Saved data entries:
- - - - -

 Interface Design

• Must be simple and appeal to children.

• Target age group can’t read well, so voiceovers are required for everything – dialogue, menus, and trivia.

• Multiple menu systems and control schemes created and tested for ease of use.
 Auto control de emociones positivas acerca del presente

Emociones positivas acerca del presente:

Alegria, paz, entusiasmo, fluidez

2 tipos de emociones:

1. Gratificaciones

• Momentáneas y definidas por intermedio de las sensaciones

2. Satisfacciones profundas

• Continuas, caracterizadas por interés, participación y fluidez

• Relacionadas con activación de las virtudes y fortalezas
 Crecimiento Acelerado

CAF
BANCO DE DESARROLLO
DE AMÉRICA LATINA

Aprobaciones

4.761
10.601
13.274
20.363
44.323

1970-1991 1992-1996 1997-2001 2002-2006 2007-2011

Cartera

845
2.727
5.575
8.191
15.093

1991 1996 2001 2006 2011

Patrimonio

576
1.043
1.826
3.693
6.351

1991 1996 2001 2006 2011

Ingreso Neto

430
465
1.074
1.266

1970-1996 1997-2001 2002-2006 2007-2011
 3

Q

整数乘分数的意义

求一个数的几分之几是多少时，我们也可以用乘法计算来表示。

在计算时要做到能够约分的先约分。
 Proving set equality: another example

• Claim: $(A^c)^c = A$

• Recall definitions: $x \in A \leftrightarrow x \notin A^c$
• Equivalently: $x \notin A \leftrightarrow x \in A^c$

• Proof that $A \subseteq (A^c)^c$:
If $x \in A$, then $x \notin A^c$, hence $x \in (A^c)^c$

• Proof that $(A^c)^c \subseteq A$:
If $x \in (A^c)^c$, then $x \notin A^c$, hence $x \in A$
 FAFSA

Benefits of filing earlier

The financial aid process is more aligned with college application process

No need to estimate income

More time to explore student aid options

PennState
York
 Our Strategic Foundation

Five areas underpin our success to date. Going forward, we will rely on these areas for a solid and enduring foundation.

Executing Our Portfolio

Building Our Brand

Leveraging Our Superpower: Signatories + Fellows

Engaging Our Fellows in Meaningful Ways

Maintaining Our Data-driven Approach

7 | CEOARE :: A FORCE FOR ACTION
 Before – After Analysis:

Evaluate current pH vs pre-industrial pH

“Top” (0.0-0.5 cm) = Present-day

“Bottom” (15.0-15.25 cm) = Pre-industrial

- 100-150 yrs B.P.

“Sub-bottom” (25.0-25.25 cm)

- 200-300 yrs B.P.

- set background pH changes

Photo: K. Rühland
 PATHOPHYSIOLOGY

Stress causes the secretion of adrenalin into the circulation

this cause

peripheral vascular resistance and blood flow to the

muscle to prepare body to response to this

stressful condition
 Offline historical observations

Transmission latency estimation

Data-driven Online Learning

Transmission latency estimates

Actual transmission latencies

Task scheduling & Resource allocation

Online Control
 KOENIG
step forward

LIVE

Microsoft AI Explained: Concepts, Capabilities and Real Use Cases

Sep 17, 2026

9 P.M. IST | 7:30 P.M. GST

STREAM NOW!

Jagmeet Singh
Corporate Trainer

- - - - -

## Exercise instructions
Isolate the lines above that contain the word "positivas" and copy them.

## Solution for this task
 Auto control de emociones positivas acerca del presente
Emociones positivas acerca del presente:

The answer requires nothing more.